ROZDZIAŁ XIV

Padał deszcz, ale trochę pocieplało, kiedy wyruszali na południe. W Skanii jednak mogą się zdarzyć prawdziwe wichury, które ze świstem gnają po równinach kłęby śniegu i zasypują drogi, tworząc na nich niekiedy upiorne, niekiedy zabawne formacje.

Gdy nasi podróżni dotarli nareszcie do dworu w Andrarum, byli przemarznięci do szpiku kości.

Zbliżało się Boże Narodzenie i dom był przystrojony do świąt. Christiana i Anna-Greta włożyły całe dusze w to, żeby upragnionych gości z Upplandii przyjąć prawdziwą skańską wigilią. Niczego nie mogło na stole zabraknąć. Skańskie specjały stały jeden obok drugiego, od wspaniałych kiełbas po wyborne ciasta. Goście byli oczarowani.

Ingrid i jej mąż Ernst mieli przyjechać dopiero później, wigilię musieli spędzić w Grastensholm, uważali, że inaczej być nie może.

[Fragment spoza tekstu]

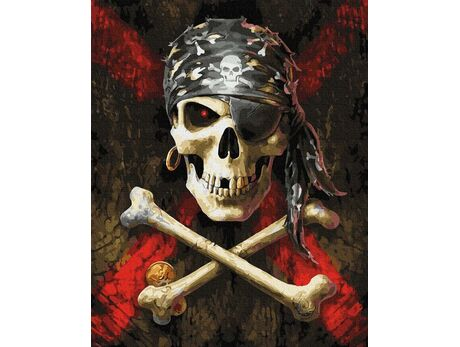 Pirate symbols paint by numbers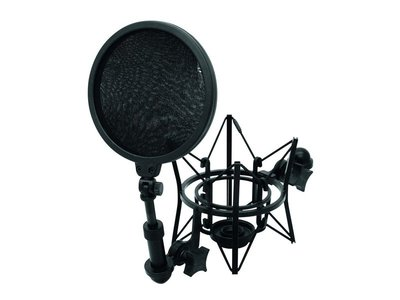 Omnitronic PS1 Microphone Pop Filter/Shockmount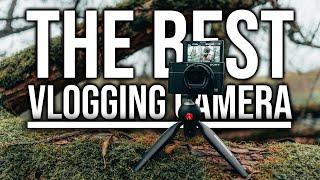 The BEST VLOGGING Camera For 2021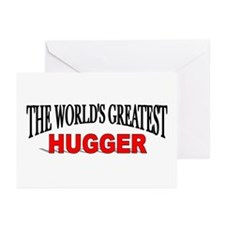 """""""The World's Greatest Hugger"""" Greeting Cards (Pack"""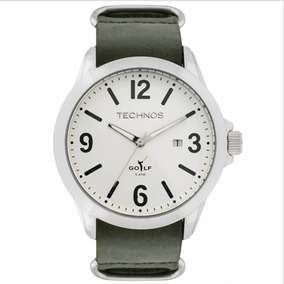 Relógio Masculino Analógico Technos Golf - 2115ksp/0k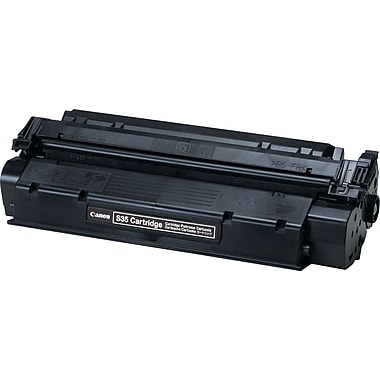 Canon S35 Black Toner Cartridge (7833A001AA)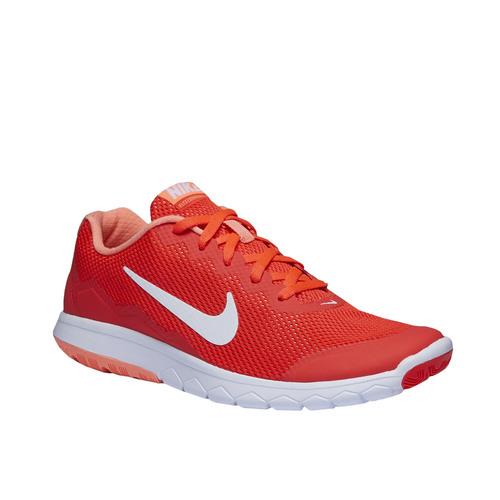 Sneakers sportive da donna nike, rosso, 509-5701 - 13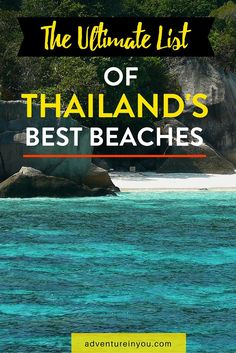 15 of the Best Beaches in Thailand that You NEED to Visit Planning a Trip to Thailand but unsure which beach to visit first? Here is the ultimate guide to some of the best beaches in Thailand! Thailand Vacation, Thailand Honeymoon, Thailand Travel Guide, Visit Thailand, Asia Travel, Solo Travel, Phuket Thailand, Croatia Travel, Italy Travel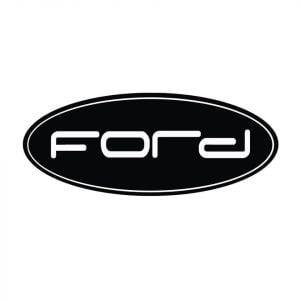 Векторный логотип Ford
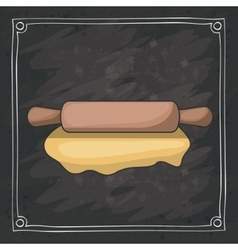 Rolling pin of bakery instrument design vector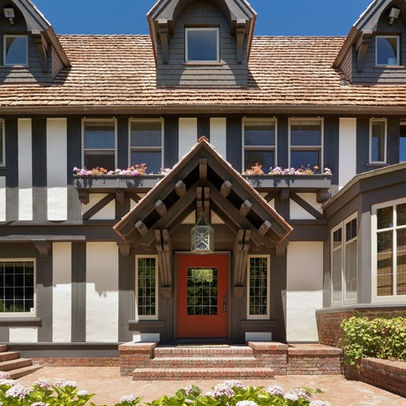 Tudor Facade 77 best house facade: windows, render, timbers images on pinterest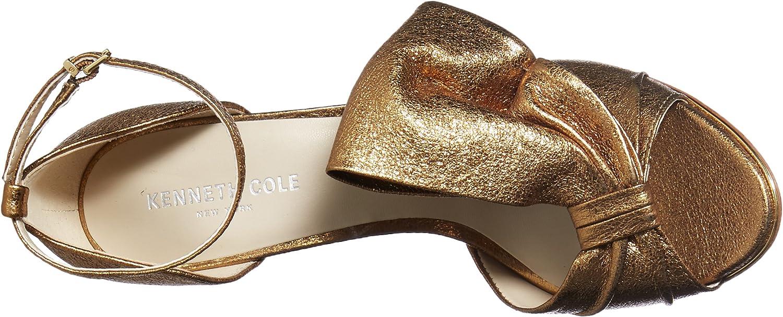 Kenneth Cole New York Womens Blaine Oversize Bow Stilleto Dress Sandal Heeled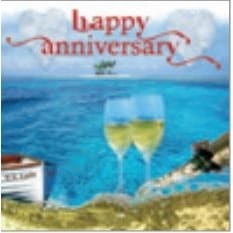 Happy Anniversary - Gift Card - Image
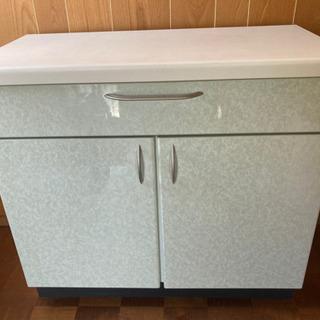 キッチン収納付きカウンター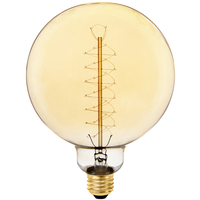 40 Watt - Vintage Light Bulb - G40 Globe - 5 in. Diameter - Spiral Filament - Multiple Supports - Amber Tinted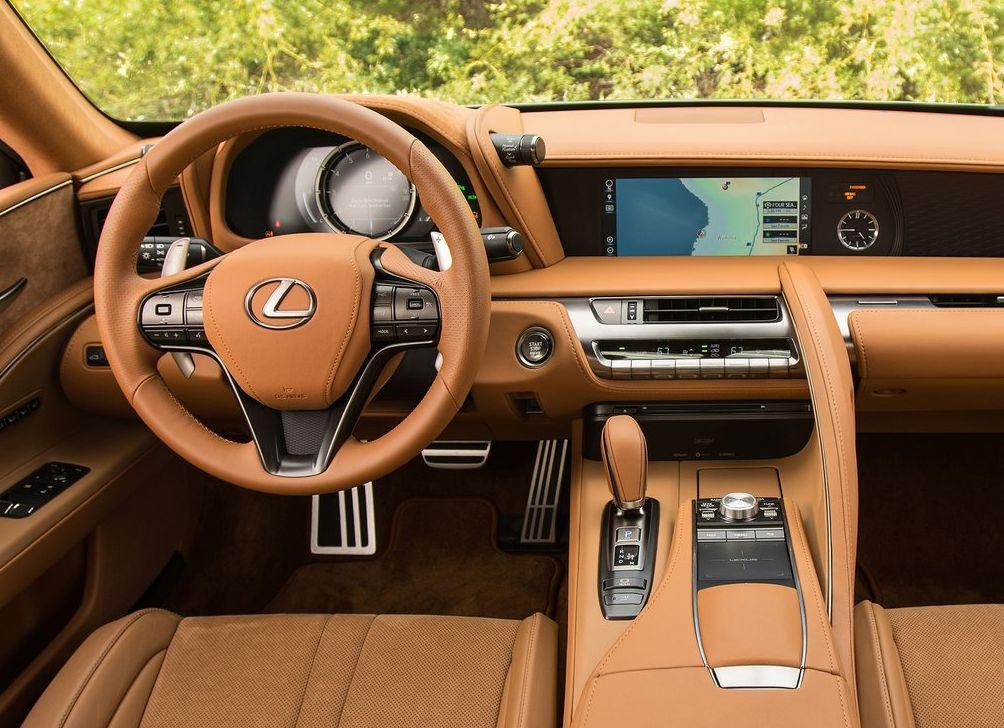 https://www.whatcar.lv/cars/Lexus/LC/c22861e7e57ccb9ed960ddb05cc164e8.jpg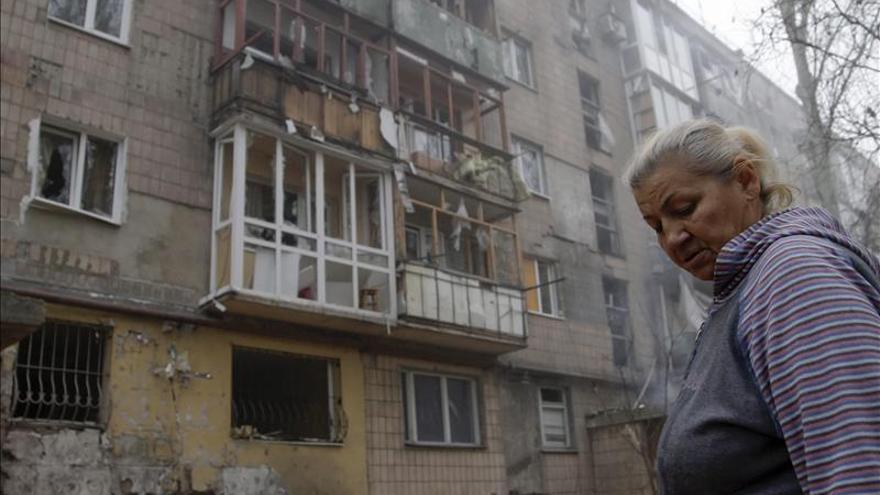 Mueren seis civiles, dos de ellos niños, en un ataque contra el bastión rebelde de Donetsk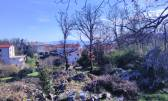 Matulji - građevinsko zemljište sa pogledom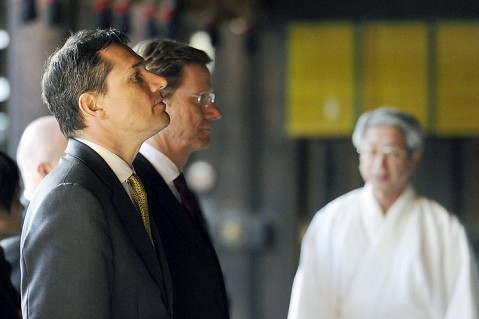Germany's Gay Foreign Minister Guido Westerwelle Brings His Partner to China (And Nobody Cares?)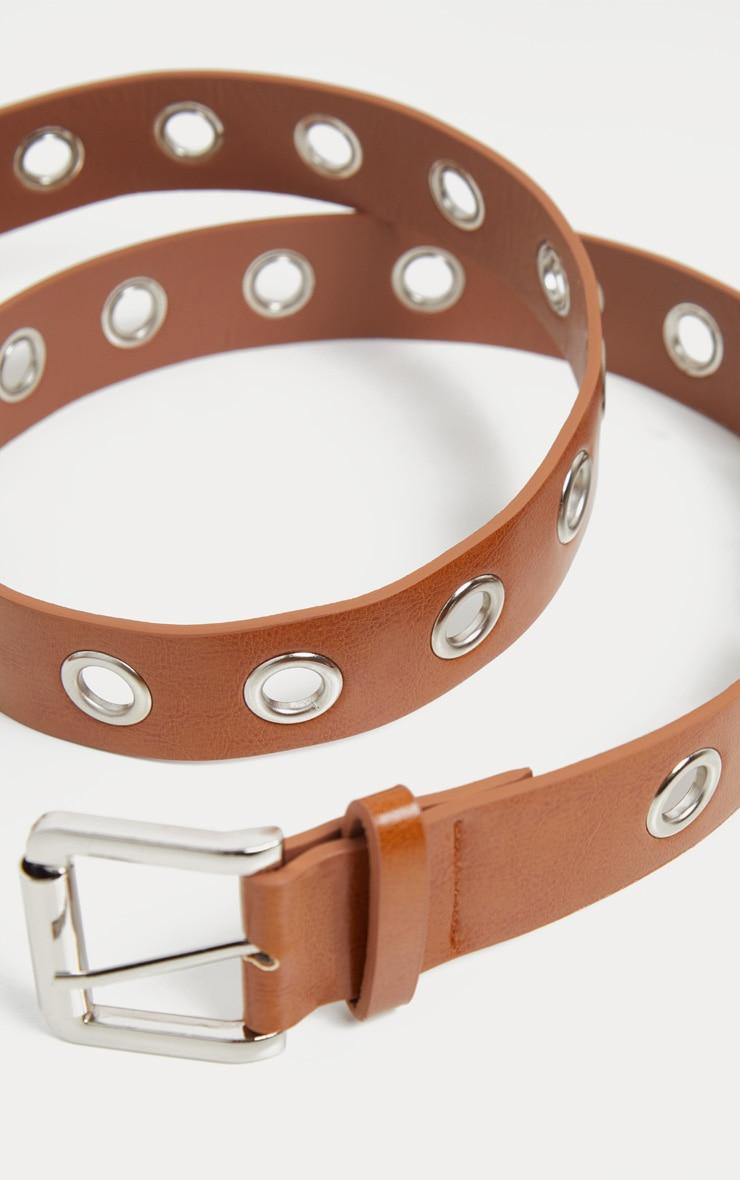 Plus Tan Eyelet Belt 4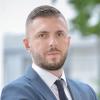 Robert Ivan - Dezvoltator imobiliar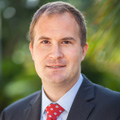 Thomas Klueter, Entrepreneurship, IESE Business School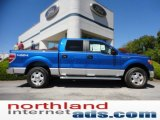 2011 Blue Flame Metallic Ford F150 XLT SuperCrew 4x4 #53544955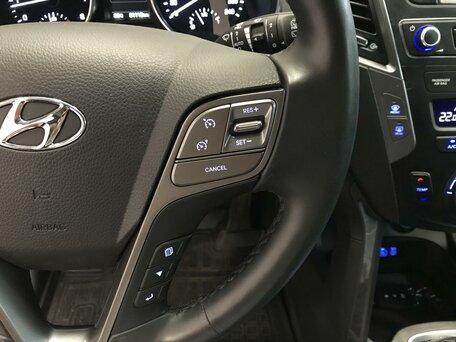 Купить Hyundai Santa Fe пробег 21 116.00 км 2018 год выпуска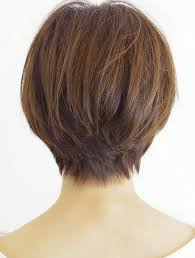 images of back of head short hairstyles front and back views of short hairstyles 10 tips to know hair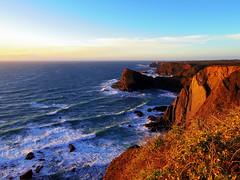 European west coast (52er Bild) Tags: portugal costa vicentina coast küste klippen brandung sonne sonnenuntergang sundown sunset 52erbild pentax q10 udosteinkamp atlantischer atlantic steilküste cliff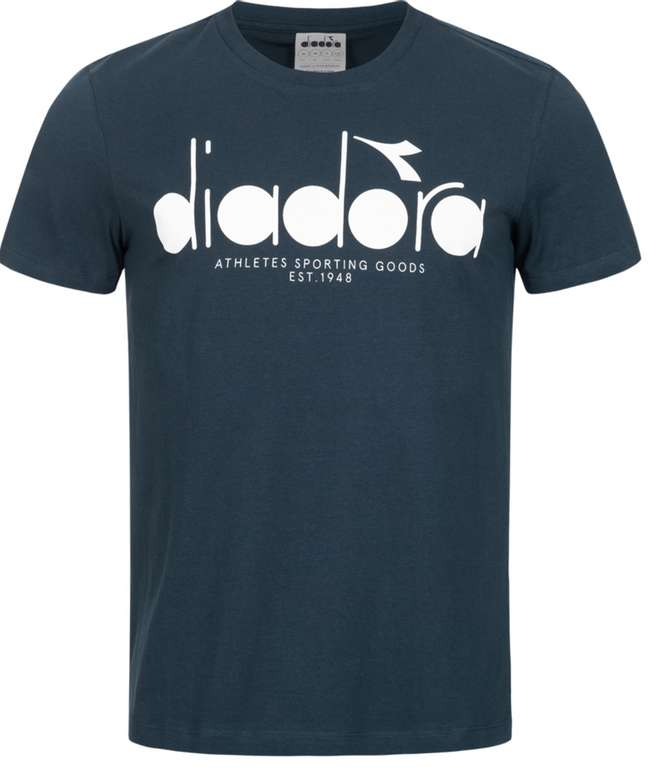 Diadora Logo Herren T-Shirt für 10,61€ inkl. Versand (statt 14€)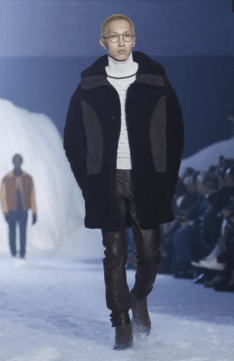 ERMENEGILDO ZEGNA MENSWEAR FALL WINTER 2018 MILAN18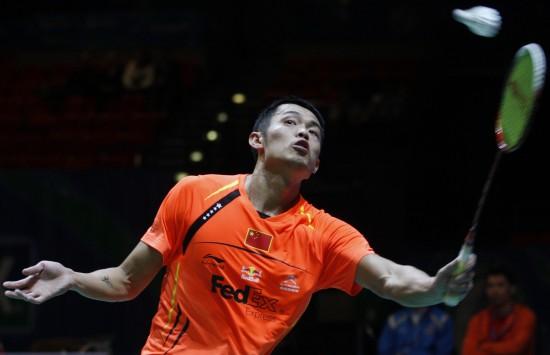 图文-羽球全英赛中国多人进四强 林丹轻取陶菲克图片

Jeśli Dan lub ktokolwiek z jego rodziny kiedyś myślał, że Vendel Grip z Ludzi Lodu okaże się nieszczęśnikiem bezustannie użalającym się nad swoim kalectwem, to się mocno mylił. Vendel był niewiarygodnie witalny, bez wahania uczestniczył we wszystkim, nie krępując się, że ludzie widzą, jak się czołga lub podciąga na rękach za pomocą uchwytów, które Anna-Greta zamontowała we wszystkich strategicznych punktach w domu. Był niezwykle ożywiony wizytą i cieszył się na długie, podniecające rozmowy z Danem.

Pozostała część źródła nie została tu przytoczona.